# Provided passage
=== Section Start ===

In February 2017, Jaish ul-Adl claimed responsibility for the killing of 27 Revolutionary Guards, prompting the Guards command to warn of cross-border pursuit and elimination of terrorist “safe havens”. Pakistan summoned the Iranian Ambassador to lodge a strong protest. When 11 Iranian border guards were killed in an ambush in April 2017, Iranian Foreign Minister Mohammad Javad Zarif flew to Islamabad to convey Iran’s concerns.

But the threats subsided. The two sides agreed to revive the hotline between local commanders of border forces, resolve issues through border mechanisms, and enhance engagements between civil and military leadership. They set up the Higher Border Commission, a mechanism for consultation on all border related issues for enhanced coordination at different levels. The commission includes members from respective foreign and law ministries. Since July 2017, the HBC has held regular sessions to decrease mutual tensions.

Prime Minister Imran Khan visited Tehran after Pakistani Navy and Coast Guard personnel were gunned down on the Makran coastal highway in April 2019. As a trust-building measure, Khan publicly acknowledged that terrorists had misused Pakistani territory against Iran in the past. Subsequently, the two states agreed to set up a joint rapid reaction force for curbing terrorist activities along the porous border.

The Problem of Third Parties

After the insurgent attacks this month, Pakistani forces launched an anti-militant operation and provided actionable intelligence to Tehran. Pakistan’s Economic Coordination Committee has approved 3 billion rupees ($18.6 million) in additional funds for border fencing that has been constructed since last year, hoping to curb illegal smuggling and drug running, used by militants to cover their movement as well as accruing revenue. Iran has already built a 10-foot-high concrete wall along the border running from Mir-Java-Taftan.

But both countries face perennial issues involving third parties. Tehran, involved in a series of Middle East conflicts, is constricted by comprehensive US sanctions. Cash-strapped Islamabad is a burdened with security problems related to Afghanistan in the west and India in the east. Even more importantly, Balochistan’s central role in the China-Pakistan-Economic-Corridor is a crucial strategic reality.

Iran and Pakistan are trying to insulate their relationship from external shocks, as well as the effects of Coronavirus. But the pandemic has added another layer of tension.

=== Section End ===

# Supplied entries

=== Section Start ===

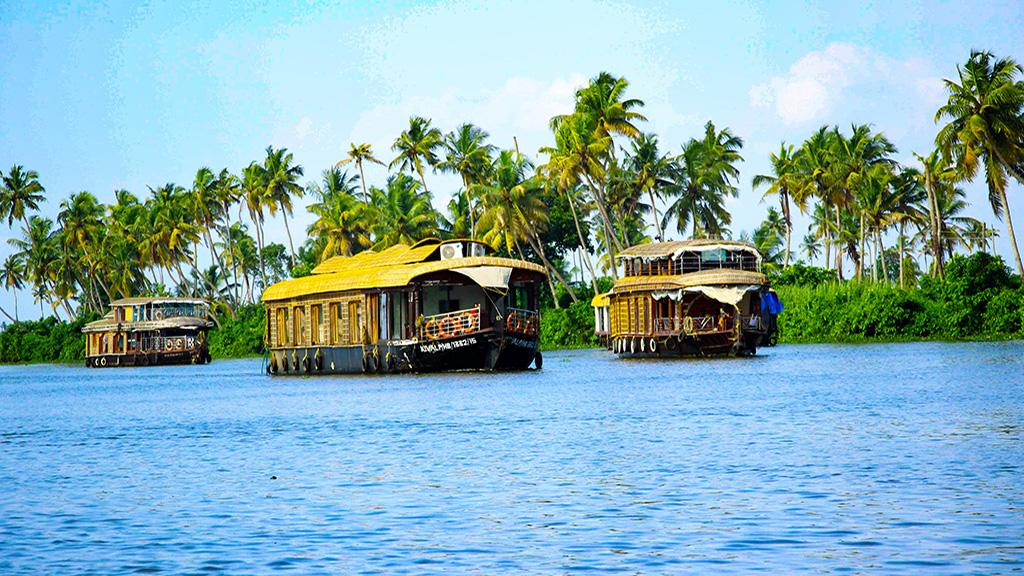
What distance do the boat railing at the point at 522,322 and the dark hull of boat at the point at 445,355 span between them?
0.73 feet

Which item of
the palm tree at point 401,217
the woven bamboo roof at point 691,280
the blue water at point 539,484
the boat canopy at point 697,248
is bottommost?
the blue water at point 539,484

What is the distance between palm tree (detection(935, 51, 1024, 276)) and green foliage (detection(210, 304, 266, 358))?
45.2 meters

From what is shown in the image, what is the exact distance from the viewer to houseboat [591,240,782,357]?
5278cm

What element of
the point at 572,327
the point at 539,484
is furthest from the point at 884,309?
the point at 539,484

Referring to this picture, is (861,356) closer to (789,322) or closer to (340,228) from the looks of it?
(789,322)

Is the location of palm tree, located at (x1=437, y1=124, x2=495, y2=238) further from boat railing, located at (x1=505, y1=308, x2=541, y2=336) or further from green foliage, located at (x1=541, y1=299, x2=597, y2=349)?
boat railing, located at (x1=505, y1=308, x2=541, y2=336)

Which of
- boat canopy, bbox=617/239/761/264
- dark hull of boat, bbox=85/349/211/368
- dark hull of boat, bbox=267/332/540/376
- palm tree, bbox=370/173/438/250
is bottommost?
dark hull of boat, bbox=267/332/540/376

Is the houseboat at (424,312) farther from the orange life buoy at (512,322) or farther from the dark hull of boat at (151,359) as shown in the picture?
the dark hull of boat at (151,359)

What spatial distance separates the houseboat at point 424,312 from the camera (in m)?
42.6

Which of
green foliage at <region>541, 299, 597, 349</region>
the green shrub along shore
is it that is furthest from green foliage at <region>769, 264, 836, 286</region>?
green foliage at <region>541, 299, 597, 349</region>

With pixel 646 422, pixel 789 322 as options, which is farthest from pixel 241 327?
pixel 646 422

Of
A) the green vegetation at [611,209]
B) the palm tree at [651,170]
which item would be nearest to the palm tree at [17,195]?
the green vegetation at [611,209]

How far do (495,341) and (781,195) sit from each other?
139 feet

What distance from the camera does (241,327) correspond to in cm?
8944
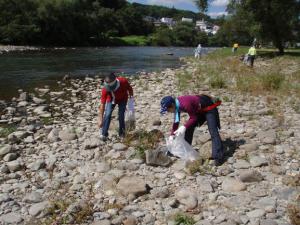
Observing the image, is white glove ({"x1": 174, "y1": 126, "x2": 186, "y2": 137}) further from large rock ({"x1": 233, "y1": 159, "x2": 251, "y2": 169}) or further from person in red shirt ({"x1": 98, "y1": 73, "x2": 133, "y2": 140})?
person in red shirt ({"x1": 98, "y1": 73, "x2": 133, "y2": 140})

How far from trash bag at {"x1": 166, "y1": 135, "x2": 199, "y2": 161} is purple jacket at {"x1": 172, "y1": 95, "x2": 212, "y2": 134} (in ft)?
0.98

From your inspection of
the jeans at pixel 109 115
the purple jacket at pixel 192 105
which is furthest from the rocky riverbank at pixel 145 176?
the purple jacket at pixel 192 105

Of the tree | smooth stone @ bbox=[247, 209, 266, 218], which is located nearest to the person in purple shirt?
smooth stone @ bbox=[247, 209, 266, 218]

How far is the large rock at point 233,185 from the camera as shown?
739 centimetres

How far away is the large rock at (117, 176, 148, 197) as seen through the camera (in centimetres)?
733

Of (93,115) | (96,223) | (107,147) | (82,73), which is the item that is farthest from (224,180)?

=== Section End ===
=== Section Start ===

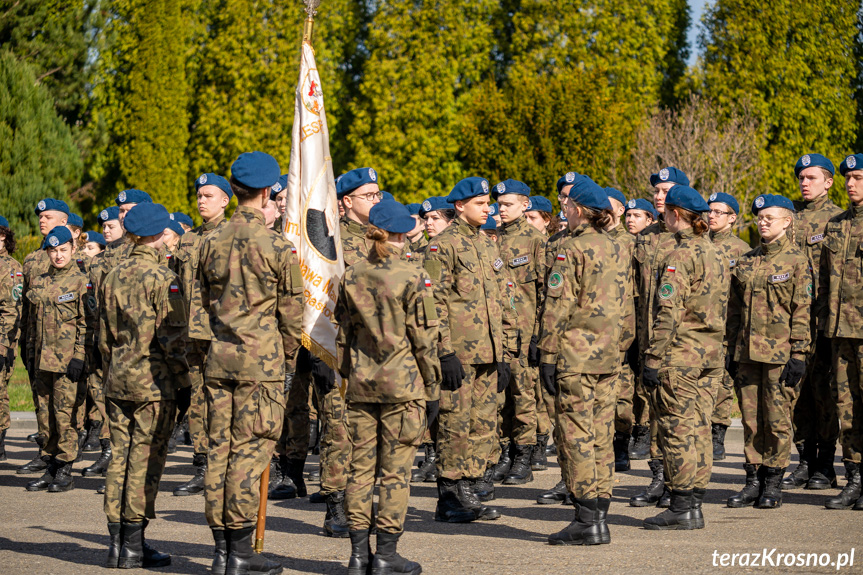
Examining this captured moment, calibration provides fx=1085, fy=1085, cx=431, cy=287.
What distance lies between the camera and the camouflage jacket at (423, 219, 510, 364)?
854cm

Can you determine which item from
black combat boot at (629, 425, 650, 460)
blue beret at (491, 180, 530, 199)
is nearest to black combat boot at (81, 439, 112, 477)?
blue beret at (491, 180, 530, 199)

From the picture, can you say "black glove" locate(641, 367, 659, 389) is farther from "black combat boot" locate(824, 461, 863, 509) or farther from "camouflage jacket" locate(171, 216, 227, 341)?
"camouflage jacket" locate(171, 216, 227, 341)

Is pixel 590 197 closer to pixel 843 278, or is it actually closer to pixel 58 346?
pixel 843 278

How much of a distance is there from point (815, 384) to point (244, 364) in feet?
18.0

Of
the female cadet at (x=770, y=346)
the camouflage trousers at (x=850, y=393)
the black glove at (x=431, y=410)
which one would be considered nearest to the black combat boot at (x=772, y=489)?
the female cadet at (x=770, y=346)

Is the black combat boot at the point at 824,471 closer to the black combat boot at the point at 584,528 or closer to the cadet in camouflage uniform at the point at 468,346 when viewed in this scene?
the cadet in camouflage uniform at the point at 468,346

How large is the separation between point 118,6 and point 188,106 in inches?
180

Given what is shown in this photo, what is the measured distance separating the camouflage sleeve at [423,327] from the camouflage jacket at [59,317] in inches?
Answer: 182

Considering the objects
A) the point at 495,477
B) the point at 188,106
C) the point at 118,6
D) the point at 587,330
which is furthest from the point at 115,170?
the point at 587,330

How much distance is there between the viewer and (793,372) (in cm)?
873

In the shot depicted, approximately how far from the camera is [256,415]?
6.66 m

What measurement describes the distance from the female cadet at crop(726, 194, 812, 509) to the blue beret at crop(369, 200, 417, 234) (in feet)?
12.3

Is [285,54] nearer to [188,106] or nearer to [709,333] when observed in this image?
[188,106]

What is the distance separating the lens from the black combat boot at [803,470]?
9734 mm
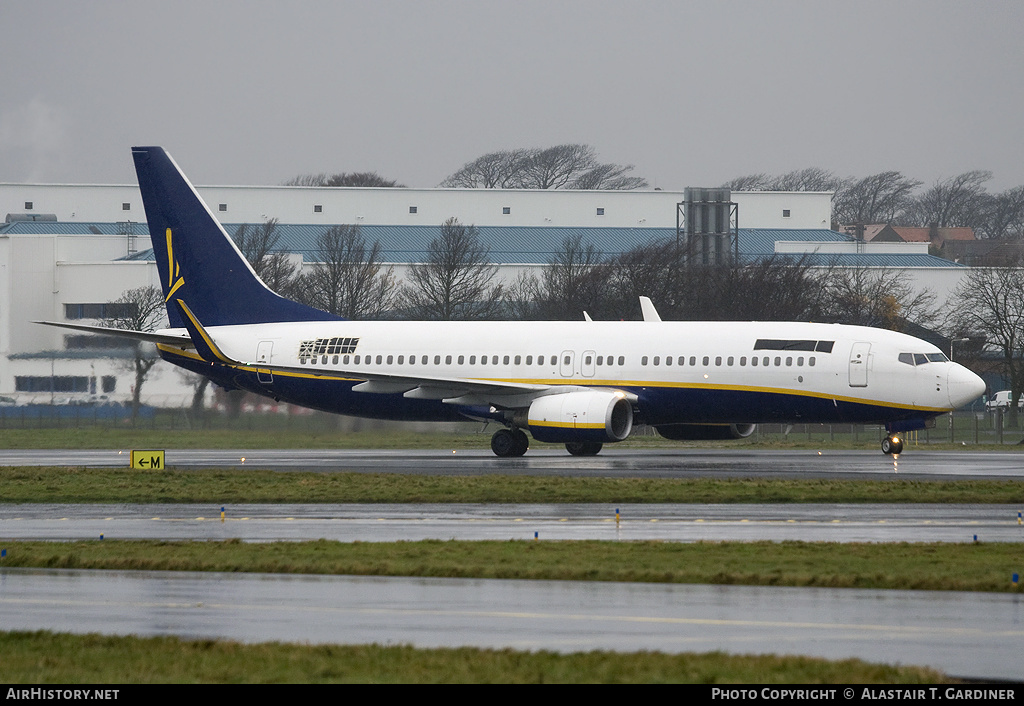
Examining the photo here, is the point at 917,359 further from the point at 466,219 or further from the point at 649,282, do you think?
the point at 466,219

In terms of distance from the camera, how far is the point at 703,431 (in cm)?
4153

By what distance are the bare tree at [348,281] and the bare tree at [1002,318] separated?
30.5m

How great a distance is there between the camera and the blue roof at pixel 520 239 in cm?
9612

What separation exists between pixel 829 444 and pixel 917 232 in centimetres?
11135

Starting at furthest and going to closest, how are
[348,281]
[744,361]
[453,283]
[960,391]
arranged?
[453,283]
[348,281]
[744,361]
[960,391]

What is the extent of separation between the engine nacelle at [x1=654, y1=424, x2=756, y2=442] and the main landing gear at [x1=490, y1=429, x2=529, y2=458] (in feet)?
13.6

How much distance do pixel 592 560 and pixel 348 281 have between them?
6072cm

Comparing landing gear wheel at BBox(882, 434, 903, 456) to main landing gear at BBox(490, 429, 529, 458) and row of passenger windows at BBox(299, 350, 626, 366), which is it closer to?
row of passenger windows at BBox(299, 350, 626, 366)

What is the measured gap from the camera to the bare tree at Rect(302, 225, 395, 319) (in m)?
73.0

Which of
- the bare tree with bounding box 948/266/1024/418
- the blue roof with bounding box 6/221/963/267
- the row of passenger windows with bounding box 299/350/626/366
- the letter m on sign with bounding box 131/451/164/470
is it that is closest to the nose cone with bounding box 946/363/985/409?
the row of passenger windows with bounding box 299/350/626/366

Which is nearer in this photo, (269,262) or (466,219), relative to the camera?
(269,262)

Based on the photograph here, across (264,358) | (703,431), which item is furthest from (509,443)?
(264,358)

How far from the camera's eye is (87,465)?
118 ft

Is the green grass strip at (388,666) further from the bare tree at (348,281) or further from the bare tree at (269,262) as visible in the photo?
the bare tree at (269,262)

=== Section End ===

Write what comes next in the passage on Iran–Pakistan border security, beginning after its final sentence. The records have no connection to the text.

# Task response
At the outset of the outbreak, the majority of Pakistan’s coronavirus cases were imported by Shia pilgrims returning from Iran. They were forced to leave by Tehran despite the Pakistani Government’s plea to wait until quarantine facilities were ready.

“I spoke with the Iranian Foreign Minister and requested time to make arrangements, but they couldn’t do it due to economic sanctions.” Foreign Minister Shah Mahmood Qureshi later told the Senate.

Pakistan closed its border for almost two months, despite the reliance of Pakistani Balochistan on trade with Iran. Crossings were finally reopened this month after a phone conversation between Prime Minister Khan and Iranian President Hassan Rouhani.

However, there is no sign yet in either country of an ebbing of the virus. Even when it does, obstacles remain.

The Iran-Pakistan Preferential Trade Agreement, signed in 2006, is still largely ineffective because trade barriers, high custom duties, lack of formal banking channels, and inadequate legal mechanisms to confront smuggling and black marketeering. The US sanctions on Iran compound the difficulties.

The Iran-Pakistan Pipeline, agreed by the two countries in 1995, is still not complete. The Islamic Republic completed its section in 2011, but Pakistan has stalled because of the cost and US pressure despite the potential benefits for energy-starved Pakistan.

Tehran and Islamabad need to deal with payments mechanisms, mitigating the effects of US sanctions. Iran’s accession to the CPEC project is a possible solution, which brings another external actor, China, to the fore. That in turn could link the strategic ports of Pakistan’s Gwadar and Iran’s Chabahar.

So a stable border, while welcome, is only a bandage. The cure for both Iran and Pakistan is economic interdependence — if politics does not get in the way.